The debtor has proposed a Chapter 13 plan calling for plan payments of $310.00 per month for 52 months, and then $825.22 per month for the final eight months. While no evidence was introduced regarding the increase in the plan payment, the Court assumes the non-filing spouse’s car payment for his 2012 Ford Truck ends in month 52 and those funds would become available for the higher plan payment. The debtor is above median income and her applicable commitment period is 60 months; accordingly, this debtor must propose a 60 month plan. The proposed plan is a “pot” plan, with unsecured non-priority creditors receiving an estimated 21% of their claims. The total proposed pot is $9,500.00.

The debtor’s Chapter 13 Statement of Current Monthly Income and Calculation of Commitment Period, together with the Chapter 13 Calculation of Your Disposable Income, discloses the following: a family size of two, average monthly income for the debtor of $2,582.85, and average monthly income for the non-filing spouse of $3,445.20.

Some of the important issues the Court must address in this matter include the interplay between the “mechanical” calculation in the means test and confirmation of the debtor’s Chapter 13 plan, the balancing of the debtor’s expenses under the means test, and this Court’s authority to sua sponte raise an objection to the debtor’s budget, particularly when it concerns a specific line item expense.
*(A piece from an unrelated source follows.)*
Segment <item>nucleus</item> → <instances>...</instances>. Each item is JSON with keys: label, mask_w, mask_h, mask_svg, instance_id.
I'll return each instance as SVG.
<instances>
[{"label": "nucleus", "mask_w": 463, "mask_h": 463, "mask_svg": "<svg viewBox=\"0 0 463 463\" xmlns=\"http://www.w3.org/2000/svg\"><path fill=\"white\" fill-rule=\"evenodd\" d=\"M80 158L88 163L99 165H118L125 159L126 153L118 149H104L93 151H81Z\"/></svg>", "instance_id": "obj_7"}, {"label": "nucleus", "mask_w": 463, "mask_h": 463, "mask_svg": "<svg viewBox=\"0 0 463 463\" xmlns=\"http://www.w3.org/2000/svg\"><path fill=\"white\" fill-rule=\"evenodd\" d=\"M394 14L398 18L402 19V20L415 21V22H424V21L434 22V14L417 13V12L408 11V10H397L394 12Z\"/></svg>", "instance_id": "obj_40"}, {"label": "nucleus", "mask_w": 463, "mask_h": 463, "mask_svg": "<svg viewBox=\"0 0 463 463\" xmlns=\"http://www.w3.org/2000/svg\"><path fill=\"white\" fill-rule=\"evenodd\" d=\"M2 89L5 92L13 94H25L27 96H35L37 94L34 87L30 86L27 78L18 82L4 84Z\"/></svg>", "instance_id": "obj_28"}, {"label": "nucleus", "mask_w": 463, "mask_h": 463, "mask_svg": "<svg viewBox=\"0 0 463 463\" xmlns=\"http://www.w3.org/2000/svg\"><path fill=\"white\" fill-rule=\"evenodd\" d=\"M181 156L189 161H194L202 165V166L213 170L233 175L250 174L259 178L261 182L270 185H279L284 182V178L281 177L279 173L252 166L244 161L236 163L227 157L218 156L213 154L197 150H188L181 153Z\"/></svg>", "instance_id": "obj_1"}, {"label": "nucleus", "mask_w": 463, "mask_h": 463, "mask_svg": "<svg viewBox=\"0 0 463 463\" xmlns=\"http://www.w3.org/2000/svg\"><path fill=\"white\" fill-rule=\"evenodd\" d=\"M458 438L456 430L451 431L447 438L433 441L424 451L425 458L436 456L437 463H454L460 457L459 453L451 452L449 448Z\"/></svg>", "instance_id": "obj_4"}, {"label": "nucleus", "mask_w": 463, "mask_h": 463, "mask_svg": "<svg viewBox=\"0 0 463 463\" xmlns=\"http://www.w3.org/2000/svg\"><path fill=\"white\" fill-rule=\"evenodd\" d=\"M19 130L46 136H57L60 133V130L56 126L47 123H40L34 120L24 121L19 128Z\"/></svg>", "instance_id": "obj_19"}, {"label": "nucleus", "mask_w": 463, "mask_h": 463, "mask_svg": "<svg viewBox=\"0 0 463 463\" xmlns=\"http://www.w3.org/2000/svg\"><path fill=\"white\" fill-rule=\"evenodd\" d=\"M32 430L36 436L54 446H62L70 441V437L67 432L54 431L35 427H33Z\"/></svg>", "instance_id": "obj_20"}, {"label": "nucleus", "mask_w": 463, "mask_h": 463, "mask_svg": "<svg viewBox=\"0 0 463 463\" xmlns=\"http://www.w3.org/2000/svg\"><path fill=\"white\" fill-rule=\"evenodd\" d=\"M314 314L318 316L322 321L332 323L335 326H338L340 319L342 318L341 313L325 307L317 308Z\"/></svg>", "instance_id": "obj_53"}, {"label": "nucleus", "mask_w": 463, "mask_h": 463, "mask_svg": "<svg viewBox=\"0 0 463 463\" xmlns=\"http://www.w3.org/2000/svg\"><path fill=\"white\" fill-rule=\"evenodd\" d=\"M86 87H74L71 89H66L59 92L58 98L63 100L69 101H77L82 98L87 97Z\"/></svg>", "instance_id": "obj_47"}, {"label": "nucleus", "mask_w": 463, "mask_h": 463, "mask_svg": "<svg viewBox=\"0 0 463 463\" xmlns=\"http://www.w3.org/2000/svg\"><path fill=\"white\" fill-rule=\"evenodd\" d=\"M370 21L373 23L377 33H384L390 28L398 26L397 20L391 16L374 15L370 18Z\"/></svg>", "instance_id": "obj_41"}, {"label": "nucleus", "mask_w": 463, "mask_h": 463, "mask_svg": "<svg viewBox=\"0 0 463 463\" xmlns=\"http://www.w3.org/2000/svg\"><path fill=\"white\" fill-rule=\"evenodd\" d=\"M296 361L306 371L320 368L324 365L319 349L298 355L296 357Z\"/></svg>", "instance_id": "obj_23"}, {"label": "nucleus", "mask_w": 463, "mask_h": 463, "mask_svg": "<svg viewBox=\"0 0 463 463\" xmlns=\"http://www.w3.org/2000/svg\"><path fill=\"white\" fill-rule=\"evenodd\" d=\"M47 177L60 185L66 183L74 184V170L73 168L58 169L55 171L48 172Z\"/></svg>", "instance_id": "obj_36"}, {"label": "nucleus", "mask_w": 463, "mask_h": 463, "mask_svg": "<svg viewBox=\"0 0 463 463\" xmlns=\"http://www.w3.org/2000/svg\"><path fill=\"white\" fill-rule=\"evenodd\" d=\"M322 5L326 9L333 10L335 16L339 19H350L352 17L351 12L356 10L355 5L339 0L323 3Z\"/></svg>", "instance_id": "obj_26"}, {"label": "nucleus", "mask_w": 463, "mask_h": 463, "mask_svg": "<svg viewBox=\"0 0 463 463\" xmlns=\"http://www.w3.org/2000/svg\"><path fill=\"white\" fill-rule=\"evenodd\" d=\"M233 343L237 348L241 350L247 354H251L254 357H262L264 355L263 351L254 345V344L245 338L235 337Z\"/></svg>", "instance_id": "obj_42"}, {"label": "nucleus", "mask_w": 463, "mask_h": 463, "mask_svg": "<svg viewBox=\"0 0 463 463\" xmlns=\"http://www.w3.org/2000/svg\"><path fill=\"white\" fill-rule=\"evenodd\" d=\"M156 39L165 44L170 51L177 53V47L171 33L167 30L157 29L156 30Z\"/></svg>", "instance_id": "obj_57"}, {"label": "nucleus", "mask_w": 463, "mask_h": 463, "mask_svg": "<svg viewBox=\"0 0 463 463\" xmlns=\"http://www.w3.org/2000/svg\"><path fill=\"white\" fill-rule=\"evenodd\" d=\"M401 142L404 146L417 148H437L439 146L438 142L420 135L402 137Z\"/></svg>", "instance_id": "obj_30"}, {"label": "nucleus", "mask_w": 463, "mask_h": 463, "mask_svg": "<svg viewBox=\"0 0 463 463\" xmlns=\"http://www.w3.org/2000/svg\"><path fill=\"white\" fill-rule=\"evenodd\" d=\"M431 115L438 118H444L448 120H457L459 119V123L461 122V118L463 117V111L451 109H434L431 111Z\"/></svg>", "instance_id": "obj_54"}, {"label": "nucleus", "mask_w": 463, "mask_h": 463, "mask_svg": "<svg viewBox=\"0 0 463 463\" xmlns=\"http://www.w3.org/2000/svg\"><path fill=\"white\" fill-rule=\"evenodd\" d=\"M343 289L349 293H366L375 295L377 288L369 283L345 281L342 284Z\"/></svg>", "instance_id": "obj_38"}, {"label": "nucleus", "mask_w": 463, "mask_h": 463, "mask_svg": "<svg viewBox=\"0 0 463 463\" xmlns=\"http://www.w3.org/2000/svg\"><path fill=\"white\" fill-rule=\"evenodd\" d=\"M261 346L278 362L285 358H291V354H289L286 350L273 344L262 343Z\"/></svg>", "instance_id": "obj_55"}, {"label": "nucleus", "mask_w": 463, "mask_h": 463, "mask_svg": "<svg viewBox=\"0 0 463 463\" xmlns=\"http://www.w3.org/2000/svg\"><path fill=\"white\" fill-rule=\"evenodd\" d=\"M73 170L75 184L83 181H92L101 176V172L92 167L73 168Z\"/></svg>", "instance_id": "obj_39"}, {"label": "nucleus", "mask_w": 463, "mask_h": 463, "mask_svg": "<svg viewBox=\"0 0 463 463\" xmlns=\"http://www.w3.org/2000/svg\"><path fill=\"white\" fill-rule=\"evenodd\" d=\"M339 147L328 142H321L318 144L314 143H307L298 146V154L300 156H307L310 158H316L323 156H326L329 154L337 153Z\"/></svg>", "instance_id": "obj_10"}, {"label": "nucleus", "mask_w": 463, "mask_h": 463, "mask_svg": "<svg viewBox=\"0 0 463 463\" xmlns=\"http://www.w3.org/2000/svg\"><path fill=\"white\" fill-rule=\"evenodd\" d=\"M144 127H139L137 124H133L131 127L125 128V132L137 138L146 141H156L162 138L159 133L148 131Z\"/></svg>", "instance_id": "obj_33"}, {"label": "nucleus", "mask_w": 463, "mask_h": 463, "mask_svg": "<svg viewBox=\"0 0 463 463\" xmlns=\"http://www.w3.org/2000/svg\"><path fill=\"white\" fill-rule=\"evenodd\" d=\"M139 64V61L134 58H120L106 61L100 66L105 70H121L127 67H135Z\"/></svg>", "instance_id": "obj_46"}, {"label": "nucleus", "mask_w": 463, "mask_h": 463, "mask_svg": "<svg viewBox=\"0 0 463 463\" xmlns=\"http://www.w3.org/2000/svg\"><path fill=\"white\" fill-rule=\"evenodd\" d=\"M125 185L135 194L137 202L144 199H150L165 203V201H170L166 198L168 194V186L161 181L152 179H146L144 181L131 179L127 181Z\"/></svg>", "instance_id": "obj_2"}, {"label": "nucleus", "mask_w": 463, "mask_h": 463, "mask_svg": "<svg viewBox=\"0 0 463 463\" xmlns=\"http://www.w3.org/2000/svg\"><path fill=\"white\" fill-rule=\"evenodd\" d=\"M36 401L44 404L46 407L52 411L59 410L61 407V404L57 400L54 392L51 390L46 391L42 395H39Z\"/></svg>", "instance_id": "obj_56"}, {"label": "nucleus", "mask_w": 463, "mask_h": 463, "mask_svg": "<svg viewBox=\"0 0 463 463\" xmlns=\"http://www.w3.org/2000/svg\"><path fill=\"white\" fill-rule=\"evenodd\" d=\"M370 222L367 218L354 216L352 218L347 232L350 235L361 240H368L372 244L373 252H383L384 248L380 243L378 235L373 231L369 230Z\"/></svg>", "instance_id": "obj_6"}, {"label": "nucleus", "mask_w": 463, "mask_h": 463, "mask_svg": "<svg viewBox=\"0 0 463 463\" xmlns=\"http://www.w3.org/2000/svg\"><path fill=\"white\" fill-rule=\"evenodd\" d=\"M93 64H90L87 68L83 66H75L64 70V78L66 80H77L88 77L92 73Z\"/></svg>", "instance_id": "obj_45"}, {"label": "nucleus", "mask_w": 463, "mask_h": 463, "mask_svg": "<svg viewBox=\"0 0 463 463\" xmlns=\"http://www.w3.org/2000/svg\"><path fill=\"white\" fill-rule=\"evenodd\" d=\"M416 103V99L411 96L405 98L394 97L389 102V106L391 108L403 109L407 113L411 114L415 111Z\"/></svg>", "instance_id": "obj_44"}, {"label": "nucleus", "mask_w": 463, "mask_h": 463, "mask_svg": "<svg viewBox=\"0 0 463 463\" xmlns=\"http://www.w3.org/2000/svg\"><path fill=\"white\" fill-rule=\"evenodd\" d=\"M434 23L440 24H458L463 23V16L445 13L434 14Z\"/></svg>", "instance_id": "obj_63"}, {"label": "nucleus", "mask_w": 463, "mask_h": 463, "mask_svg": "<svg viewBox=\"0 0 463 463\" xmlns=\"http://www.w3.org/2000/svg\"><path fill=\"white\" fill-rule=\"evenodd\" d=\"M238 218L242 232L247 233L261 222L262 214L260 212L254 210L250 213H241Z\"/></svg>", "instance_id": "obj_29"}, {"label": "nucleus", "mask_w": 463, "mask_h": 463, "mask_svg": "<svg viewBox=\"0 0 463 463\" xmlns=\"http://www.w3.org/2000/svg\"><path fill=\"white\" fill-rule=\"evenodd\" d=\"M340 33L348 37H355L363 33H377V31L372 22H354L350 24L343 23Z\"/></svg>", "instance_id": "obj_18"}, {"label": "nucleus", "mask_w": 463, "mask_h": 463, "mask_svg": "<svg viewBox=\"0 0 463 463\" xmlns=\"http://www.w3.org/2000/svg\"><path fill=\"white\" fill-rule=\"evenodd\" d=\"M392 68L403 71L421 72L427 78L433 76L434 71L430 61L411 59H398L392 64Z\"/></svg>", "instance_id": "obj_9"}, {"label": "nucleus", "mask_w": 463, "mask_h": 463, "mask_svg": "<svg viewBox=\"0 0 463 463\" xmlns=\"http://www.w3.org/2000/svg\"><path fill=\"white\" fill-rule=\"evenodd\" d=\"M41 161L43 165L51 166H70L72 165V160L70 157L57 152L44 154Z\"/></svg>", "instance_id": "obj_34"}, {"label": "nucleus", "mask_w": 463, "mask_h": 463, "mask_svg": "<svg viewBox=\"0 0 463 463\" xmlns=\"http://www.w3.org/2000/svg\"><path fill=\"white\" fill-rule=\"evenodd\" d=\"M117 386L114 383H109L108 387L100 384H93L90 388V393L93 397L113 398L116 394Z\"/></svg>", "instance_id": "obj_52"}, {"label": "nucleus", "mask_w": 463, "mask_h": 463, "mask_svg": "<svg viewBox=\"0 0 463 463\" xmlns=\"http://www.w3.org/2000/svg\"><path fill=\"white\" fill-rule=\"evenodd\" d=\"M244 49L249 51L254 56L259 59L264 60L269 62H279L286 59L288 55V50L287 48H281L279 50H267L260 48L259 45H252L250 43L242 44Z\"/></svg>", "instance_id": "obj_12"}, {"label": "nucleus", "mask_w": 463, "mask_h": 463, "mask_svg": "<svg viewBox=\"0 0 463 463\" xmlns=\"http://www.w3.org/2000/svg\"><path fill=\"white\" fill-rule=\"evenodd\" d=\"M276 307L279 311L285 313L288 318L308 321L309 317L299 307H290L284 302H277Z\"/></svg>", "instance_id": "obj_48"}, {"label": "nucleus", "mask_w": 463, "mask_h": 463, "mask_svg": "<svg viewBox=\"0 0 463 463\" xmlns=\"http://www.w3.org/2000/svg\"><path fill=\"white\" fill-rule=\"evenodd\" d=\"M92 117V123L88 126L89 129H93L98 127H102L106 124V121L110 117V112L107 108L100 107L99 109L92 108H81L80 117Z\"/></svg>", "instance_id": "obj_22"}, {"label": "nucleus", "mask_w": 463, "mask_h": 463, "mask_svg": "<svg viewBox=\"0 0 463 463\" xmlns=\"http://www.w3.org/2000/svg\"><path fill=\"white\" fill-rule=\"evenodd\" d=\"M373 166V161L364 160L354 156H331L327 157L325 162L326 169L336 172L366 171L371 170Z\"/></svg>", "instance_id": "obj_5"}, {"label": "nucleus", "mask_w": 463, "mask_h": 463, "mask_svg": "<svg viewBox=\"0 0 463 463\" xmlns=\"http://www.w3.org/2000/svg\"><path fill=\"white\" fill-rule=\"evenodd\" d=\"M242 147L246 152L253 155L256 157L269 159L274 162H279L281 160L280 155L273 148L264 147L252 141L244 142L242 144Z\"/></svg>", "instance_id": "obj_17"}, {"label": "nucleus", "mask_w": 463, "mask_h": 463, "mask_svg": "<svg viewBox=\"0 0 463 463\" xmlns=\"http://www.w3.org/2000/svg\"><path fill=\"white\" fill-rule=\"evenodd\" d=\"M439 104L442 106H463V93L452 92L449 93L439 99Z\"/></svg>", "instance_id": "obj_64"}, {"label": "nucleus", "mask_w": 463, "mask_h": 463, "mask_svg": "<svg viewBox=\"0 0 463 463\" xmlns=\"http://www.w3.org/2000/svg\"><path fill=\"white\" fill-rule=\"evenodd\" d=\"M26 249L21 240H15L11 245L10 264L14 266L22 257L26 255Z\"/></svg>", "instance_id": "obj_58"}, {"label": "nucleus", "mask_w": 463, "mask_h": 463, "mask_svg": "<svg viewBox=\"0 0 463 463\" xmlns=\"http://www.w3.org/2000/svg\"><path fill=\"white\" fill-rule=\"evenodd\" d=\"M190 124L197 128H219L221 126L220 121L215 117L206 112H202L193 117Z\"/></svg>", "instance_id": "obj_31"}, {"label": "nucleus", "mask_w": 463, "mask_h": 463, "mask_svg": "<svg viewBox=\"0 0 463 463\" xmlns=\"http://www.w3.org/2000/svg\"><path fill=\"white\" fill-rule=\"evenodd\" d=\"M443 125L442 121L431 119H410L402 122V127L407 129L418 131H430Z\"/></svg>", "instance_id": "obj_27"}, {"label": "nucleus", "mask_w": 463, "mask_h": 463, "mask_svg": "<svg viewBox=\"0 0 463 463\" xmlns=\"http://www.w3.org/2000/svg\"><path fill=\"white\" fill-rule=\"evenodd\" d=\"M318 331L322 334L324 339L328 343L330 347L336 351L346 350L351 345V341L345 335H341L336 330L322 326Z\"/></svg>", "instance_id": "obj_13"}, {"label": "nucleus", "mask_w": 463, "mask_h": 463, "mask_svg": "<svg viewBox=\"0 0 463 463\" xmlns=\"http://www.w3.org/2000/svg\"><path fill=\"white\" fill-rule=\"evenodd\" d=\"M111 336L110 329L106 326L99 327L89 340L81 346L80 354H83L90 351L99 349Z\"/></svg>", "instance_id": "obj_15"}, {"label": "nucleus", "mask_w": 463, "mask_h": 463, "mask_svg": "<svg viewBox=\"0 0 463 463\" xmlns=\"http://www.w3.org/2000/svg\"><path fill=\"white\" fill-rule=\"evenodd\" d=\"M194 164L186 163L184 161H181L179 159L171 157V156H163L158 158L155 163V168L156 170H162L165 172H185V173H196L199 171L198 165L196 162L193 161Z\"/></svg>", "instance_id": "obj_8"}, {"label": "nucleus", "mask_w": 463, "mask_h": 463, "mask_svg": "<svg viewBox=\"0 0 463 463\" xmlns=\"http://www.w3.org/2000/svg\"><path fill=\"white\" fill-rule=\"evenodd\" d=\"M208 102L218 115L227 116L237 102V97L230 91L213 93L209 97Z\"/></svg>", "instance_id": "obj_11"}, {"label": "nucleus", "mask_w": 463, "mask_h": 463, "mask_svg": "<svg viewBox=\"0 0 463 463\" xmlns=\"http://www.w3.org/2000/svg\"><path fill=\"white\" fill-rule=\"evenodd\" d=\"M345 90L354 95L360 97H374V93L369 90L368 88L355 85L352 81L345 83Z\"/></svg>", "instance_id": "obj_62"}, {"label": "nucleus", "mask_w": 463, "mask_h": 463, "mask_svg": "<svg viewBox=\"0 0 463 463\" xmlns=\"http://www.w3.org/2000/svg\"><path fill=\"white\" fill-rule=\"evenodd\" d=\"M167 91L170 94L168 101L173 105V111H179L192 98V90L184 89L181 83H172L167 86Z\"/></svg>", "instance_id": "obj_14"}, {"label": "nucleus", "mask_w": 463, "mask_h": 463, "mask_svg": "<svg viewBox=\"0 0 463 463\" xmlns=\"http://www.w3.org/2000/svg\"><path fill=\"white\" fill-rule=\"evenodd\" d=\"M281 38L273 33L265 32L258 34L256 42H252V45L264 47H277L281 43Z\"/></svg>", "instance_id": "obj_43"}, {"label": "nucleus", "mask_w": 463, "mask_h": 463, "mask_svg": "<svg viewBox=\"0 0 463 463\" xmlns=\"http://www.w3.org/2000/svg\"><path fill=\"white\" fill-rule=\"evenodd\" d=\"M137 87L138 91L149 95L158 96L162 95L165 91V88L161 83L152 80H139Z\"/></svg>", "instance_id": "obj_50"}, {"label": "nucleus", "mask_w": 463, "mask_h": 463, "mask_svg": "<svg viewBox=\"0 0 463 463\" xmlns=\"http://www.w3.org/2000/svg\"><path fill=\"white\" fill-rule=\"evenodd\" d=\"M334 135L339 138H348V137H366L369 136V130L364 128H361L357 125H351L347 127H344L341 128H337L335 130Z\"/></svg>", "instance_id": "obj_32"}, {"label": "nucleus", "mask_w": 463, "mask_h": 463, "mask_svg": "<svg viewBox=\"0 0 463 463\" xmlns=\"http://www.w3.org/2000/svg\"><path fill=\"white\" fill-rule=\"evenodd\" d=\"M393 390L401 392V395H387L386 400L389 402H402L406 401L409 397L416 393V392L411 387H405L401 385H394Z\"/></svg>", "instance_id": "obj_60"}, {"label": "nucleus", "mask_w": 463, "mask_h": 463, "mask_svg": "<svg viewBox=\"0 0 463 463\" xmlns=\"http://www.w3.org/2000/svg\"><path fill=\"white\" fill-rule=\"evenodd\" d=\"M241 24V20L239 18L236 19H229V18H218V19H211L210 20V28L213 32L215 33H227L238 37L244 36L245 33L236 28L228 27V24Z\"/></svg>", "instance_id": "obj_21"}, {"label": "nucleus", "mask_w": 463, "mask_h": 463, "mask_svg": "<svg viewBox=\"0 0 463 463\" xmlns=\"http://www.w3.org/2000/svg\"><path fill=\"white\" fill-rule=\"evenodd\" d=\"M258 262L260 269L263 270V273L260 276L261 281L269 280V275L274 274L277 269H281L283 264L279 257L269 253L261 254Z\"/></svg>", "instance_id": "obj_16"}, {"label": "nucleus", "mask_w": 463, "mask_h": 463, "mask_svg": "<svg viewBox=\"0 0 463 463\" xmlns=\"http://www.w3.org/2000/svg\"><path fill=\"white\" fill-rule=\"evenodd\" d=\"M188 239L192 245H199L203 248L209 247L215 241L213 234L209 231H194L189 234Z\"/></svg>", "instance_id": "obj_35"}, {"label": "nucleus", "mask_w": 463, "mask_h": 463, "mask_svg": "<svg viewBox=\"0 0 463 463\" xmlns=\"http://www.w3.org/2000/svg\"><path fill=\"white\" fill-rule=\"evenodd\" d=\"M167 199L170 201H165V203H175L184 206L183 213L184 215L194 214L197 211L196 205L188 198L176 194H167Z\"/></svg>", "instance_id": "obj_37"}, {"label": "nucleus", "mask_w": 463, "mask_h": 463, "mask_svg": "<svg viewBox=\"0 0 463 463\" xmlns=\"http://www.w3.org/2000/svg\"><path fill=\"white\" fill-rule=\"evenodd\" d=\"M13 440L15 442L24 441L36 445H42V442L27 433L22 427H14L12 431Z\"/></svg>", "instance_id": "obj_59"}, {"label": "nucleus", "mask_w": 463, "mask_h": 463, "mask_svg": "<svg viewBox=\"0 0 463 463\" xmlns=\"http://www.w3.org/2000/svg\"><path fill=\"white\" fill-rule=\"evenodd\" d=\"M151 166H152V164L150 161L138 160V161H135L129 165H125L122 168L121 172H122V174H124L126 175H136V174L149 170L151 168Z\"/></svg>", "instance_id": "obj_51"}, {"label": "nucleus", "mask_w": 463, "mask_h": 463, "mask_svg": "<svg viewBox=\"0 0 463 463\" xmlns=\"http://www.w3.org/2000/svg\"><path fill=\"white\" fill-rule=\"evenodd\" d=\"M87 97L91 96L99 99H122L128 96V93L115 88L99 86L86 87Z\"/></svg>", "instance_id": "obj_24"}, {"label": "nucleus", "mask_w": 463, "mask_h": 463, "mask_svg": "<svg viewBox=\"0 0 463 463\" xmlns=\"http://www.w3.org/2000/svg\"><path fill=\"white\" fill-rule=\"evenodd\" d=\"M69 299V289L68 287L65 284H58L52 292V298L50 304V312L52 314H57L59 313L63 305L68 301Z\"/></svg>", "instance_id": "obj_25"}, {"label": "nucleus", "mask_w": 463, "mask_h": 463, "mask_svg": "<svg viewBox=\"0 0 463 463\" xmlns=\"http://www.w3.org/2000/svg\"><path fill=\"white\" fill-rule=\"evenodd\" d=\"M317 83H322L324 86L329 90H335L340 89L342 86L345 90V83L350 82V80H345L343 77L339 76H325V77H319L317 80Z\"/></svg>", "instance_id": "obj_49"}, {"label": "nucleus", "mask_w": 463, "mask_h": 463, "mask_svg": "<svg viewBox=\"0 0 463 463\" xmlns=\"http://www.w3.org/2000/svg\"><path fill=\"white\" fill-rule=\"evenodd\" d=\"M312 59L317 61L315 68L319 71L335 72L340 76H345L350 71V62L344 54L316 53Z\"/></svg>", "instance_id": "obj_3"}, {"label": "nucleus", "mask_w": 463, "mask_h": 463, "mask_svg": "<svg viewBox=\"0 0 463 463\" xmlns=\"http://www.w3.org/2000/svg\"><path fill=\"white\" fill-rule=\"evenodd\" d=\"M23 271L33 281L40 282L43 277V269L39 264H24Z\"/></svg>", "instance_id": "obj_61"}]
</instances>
Prior to the enactment of the Bankruptcy Abuse Prevention and Consumer Protection Act of 2005 (“BAPCPA”), disposable income was defined in 11 U.S.C. § 1325(b)(2) as “income which is received by the debtor and which is not reasonably necessary to be expended for the maintenance or support of the debtor or a dependent of the debtor.” A debtor was then required to pay that disposable income for not less than 36 months (unless unsecured creditors were paid in full sooner), but not more than 60 months. BAPCPA changed the definition of “disposable income” and instituted a “means test” referenced in 11 U.S.C. § 1325(b)(2), which partly incorporates 11 U.S.C. § 707(b)(2). Specifically, 11 U.S.C. § 707(b)(2)(A)(ii)-(iv) describes certain monthly expenses which “shall be the debtor’s applicable monthly expenses” for an above median income debtor.